O Brasil tem 1.693.535 pessoas indígenas, segundo o Censo Demográfico 2022 do Instituto Brasileiro de Geografia e Estatística (IBGE) — o retrato mais recente e abrangente desses povos. São presenças espalhadas por todo o território: nas 573 Terras Indígenas oficialmente delimitadas, mas também para além delas, em cidades, periferias e áreas não demarcadas. Mais de 6 mil agrupamentos indígenas revelam que esse mapa é múltiplo, diverso e em constante movimento.

É nesse território amplo e marcado por disputas que vivem as mulheres indígenas. Elas são cerca de 860 mil, pouco mais da metade da população indígena no país. Em sua maioria, são jovens e estão concentradas na região Norte, onde também se encontra a maior parte dos povos indígenas no Brasil.

Saúde

Mulheres indígenas morrem mais cedo: a idade mediana de morte é de 31 anos, enquanto entre mulheres brancas chega a 39 anos, de acordo com estudo da Universidade Federal de Minas Gerais (UFMG), publicado na revista científica The Lancet. O dado não se refere à expectativa de vida, mas à distribuição das mortes entre mulheres em idade reprodutiva, e está relacionado a fatores como violência, desigualdades sociais e acesso limitado a serviços de saúde.

As mortes também ocorrem com mais frequência fora dos hospitais. Segundo o estudo, 58% dos óbitos de mulheres indígenas ocorrem em unidades de saúde, enquanto entre mulheres brancas esse número chega a 77,4%. Ao mesmo tempo, as mortes em casa são 24,9% entre indígenas, quase o dobro do registrado entre mulheres brancas. Esse padrão indica dificuldades no acesso a serviços de saúde.

Já um levantamento realizado pela organização Think Eva, com base em dados de saúde pública, aponta que as taxas de mortalidade entre a população indígena podem ser até quatro vezes maiores que a média nacional, a depender da região e das condições de acesso a serviços de saúde.

Violência

A violência é outro eixo central dessa desigualdade. Dados sistematizados pela Gênero e Número, com base no Sistema de Informação de Agravos de Notificação (SINAN), indicam que os registros de violência contra mulheres indígenas cresceram 258% entre 2014 e 2023, acima da média nacional. Nos casos de violência sexual, o aumento chega a 297%. A maior parte das vítimas são meninas: 79% têm menos de 18 anos, e cerca de metade tem menos de 14 anos.

Mercado de trabalho

No mercado de trabalho, os dados também revelam barreiras persistentes. Segundo a Pesquisa Nacional por Amostra de Domicílios Contínua (PNAD Contínua), do IBGE, a taxa de desemprego entre mulheres indígenas é de 12,5%, superior à média brasileira, que gira entre 7% e 9%.Além disso, apenas 46,3% estão inseridas no mercado de trabalho, proporção menor que a de outros grupos.

Educação

Elas também têm baixa presença no ensino superior. Dados do Censo da Educação Superior, do Inep, analisados pela Gênero e Número, indicam que pessoas indígenas representavam cerca de 0,5% dos estudantes universitários em 2018, último ano disponível da análise. Embora as mulheres tenham passado a ser maioria entre os ingressantes indígenas, elas seguem sendo uma parcela muito pequena no conjunto total de estudantes.

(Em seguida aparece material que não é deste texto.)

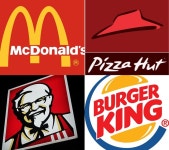 맥도날드부터 버거킹 그리고 KFC까지, 패스트푸드 체인의 브랜드 색상이 빨간색인 이유는?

As desigualdades educacionais e territoriais também impactam essas trajetórias. Entre pessoas indígenas com 15 anos ou mais, a taxa de analfabetismo é de 15%, mais que o dobro da média nacional, que é de 7%, segundo o Censo Demográfico 2022 do IBGE. Apesar da queda em relação a 2010, quando era de 23,4%, o indicador segue revelando desigualdades persistentes no acesso à educação.